> [YOUR INSTRUCTIONS]:
Across the records that follow, how many lines contain the string "offspring"? Answer with the number only.

(Stored data)
____

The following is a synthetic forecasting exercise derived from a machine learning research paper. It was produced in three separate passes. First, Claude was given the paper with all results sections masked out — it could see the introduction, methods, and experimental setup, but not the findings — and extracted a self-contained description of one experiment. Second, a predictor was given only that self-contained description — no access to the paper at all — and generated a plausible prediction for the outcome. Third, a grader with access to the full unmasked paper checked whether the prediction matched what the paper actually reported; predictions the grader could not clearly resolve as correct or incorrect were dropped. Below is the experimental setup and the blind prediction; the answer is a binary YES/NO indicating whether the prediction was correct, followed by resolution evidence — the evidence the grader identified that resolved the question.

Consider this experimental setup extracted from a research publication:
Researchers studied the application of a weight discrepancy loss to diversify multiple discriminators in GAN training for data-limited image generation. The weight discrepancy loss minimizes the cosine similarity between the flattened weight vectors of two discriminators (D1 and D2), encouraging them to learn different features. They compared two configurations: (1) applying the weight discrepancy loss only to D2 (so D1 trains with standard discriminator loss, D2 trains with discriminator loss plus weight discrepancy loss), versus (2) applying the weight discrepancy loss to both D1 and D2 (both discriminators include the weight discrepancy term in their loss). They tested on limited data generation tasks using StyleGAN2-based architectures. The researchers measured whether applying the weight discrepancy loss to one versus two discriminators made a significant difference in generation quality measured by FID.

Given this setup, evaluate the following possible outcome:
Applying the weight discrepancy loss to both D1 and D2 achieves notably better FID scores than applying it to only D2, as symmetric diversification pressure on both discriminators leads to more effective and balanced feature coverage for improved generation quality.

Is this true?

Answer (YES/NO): NO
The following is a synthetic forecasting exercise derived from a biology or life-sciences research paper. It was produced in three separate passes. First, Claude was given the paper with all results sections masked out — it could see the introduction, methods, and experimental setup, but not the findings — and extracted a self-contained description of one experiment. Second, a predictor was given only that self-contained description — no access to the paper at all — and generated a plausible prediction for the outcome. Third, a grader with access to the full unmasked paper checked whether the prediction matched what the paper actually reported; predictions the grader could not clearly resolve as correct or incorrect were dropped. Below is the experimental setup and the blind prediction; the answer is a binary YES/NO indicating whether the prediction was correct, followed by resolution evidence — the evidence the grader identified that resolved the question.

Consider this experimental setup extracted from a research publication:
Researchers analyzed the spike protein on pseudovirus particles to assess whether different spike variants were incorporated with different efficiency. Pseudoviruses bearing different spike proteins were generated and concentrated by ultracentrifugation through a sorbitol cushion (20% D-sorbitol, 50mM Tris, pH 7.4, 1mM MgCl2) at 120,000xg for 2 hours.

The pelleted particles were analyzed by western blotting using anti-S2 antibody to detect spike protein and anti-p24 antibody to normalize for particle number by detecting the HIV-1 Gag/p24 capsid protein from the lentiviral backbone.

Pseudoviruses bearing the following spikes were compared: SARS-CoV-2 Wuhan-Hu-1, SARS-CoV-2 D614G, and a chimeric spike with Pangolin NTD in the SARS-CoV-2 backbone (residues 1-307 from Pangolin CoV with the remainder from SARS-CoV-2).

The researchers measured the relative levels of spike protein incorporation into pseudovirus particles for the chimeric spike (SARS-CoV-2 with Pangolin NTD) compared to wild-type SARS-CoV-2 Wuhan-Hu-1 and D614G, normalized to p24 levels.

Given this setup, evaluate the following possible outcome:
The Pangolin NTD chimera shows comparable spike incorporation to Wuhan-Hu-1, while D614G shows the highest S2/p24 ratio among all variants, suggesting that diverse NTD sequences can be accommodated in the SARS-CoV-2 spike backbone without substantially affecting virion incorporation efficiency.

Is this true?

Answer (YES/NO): NO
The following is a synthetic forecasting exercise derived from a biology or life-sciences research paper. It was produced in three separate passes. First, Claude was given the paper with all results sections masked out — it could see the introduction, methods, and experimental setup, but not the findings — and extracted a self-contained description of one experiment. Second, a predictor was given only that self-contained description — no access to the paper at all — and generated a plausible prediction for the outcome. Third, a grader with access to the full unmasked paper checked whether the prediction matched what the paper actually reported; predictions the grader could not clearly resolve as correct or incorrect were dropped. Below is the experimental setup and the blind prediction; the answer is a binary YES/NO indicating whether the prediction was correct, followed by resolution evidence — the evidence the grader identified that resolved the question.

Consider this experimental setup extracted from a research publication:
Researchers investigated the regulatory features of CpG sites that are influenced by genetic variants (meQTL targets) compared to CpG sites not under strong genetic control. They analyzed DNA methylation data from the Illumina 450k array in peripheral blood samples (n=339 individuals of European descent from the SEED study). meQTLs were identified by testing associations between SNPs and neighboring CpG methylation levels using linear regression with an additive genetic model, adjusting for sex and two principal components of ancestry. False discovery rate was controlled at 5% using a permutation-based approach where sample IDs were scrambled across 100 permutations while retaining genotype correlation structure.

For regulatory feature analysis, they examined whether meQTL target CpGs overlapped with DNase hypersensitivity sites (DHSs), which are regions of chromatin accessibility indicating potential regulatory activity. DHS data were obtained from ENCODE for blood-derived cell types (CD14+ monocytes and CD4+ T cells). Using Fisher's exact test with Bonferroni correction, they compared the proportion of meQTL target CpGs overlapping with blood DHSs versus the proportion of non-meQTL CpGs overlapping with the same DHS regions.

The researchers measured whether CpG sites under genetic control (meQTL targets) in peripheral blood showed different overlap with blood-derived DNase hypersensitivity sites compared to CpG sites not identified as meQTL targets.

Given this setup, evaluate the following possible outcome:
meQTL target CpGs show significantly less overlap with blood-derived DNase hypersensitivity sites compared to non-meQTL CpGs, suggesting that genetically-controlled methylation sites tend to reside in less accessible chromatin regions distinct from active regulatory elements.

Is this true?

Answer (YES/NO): NO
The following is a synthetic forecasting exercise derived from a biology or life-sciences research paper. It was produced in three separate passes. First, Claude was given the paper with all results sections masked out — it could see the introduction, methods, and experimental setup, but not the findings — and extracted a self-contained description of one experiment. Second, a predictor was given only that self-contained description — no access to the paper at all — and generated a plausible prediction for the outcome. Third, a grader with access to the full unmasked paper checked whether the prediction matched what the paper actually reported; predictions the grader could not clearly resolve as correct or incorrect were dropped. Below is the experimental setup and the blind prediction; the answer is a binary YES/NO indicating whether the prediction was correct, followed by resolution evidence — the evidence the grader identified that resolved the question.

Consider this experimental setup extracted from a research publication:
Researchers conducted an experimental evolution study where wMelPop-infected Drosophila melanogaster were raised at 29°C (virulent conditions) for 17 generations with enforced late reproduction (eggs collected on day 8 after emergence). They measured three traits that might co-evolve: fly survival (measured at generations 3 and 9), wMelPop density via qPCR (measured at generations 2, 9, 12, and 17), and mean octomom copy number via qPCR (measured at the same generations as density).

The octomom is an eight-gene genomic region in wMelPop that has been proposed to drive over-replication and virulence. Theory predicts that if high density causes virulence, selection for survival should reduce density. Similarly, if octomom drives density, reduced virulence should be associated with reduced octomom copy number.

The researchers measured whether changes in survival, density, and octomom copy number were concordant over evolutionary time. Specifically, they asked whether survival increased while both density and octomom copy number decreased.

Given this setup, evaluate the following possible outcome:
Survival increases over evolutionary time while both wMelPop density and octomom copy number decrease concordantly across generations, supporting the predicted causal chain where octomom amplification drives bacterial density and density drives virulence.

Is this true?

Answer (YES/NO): NO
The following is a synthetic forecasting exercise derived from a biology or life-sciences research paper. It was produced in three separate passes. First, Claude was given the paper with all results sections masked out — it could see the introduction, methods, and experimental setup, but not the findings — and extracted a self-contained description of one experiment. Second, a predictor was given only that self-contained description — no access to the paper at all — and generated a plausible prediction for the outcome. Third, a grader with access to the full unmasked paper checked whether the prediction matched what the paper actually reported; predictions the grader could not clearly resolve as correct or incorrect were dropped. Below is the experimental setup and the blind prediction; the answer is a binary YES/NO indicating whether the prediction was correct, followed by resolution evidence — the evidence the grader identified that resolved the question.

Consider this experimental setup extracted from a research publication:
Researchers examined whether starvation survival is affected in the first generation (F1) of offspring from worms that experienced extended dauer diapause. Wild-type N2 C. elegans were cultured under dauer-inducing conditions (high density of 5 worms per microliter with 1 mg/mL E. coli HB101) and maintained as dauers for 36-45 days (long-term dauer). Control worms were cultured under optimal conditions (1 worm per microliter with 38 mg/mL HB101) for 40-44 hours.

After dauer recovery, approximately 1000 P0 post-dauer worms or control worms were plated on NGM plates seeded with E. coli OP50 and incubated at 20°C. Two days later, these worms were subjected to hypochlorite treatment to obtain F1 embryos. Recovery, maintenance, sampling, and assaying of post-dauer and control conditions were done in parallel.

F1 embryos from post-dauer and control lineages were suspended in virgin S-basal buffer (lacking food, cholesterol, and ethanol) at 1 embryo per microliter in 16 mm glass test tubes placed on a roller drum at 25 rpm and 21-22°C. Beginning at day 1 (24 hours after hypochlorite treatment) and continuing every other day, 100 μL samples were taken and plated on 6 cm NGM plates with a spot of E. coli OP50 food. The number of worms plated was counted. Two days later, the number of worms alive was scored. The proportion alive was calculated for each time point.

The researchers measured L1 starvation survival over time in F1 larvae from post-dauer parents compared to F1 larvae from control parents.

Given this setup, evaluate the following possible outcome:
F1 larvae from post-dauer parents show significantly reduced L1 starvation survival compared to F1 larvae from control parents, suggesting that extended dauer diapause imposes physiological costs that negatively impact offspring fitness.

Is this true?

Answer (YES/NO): NO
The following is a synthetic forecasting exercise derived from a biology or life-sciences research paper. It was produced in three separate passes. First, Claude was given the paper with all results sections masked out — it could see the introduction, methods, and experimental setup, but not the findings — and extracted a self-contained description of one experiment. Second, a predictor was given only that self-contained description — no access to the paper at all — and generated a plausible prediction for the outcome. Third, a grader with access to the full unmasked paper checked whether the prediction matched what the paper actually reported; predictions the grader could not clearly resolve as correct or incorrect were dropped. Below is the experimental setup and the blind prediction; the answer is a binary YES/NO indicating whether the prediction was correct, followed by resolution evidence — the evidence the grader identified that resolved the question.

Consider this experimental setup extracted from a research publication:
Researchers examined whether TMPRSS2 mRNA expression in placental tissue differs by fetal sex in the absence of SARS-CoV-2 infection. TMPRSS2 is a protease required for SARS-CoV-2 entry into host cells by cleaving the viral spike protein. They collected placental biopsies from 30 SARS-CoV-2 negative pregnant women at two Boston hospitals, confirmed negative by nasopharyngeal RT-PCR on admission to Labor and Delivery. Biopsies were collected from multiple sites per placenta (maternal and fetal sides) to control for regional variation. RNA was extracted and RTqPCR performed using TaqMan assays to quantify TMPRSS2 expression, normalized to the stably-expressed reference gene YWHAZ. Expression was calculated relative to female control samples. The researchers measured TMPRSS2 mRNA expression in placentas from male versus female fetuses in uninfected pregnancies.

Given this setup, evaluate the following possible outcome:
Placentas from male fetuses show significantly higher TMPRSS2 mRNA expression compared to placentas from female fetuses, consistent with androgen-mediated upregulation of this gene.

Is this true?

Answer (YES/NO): YES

____

> [TASK RESULT]:
2